## start RECORDED DATA

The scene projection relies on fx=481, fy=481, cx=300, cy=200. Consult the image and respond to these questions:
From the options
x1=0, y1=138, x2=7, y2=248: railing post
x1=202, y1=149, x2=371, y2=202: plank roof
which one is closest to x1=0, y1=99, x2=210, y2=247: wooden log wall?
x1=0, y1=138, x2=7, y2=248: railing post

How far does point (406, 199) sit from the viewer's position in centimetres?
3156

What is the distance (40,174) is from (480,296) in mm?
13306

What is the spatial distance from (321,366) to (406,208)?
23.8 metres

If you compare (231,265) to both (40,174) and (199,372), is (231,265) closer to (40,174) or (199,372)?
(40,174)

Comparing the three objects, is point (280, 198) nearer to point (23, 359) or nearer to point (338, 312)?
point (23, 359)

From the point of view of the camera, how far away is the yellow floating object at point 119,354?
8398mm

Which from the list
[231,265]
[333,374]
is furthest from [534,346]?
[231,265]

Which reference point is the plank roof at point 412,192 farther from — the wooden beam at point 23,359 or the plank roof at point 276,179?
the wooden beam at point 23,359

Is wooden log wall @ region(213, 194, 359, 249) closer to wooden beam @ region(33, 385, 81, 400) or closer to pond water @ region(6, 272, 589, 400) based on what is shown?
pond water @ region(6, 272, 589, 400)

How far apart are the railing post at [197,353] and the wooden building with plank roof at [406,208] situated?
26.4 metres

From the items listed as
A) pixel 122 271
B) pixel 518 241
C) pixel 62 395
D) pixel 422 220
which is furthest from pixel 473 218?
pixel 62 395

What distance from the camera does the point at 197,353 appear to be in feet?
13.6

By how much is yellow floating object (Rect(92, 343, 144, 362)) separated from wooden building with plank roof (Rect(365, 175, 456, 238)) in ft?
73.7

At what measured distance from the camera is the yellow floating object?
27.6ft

## end RECORDED DATA

> **SHORT EXERCISE**
Rewrite all of the records above, replacing every instance of "plank roof" with "shingle roof" and leaving everything else unchanged.

> **WORKED SOLUTION**
The scene projection relies on fx=481, fy=481, cx=300, cy=200. Consult the image and respond to these questions:
From the options
x1=0, y1=138, x2=7, y2=248: railing post
x1=202, y1=149, x2=371, y2=202: shingle roof
which one is closest to x1=0, y1=99, x2=210, y2=247: wooden log wall?
x1=0, y1=138, x2=7, y2=248: railing post

How far does point (406, 199) sit from the viewer's position in centimetres?
3156

What is the distance (40,174) is from (480,296) in mm?
13306

What is the spatial distance from (321,366) to (406,208)?
23.8 metres

If you compare (231,265) to both (40,174) and (199,372), is (231,265) closer to (40,174) or (199,372)?
(40,174)

Comparing the three objects, is point (280, 198) nearer to point (23, 359) or nearer to point (338, 312)?
point (23, 359)

From the point of view of the camera, how far away is the yellow floating object at point 119,354?
8398mm

Which from the list
[231,265]
[333,374]
is furthest from [534,346]?
[231,265]

Which reference point is the shingle roof at point 412,192 farther from — the wooden beam at point 23,359 or the shingle roof at point 276,179?
the wooden beam at point 23,359

Is wooden log wall @ region(213, 194, 359, 249) closer to wooden beam @ region(33, 385, 81, 400) or closer to pond water @ region(6, 272, 589, 400) based on what is shown?
pond water @ region(6, 272, 589, 400)

How far apart are the railing post at [197,353] and the wooden building with shingle roof at [406,208] situated?
26.4 metres

From the items listed as
A) pixel 122 271
B) pixel 518 241
C) pixel 62 395
D) pixel 422 220
which is furthest from pixel 473 218?
pixel 62 395

What distance from the camera does the point at 197,353 appear to be in feet?
13.6

By how much is yellow floating object (Rect(92, 343, 144, 362)) separated from wooden building with shingle roof (Rect(365, 175, 456, 238)) in ft?
73.7

At what measured distance from the camera is the yellow floating object?
27.6ft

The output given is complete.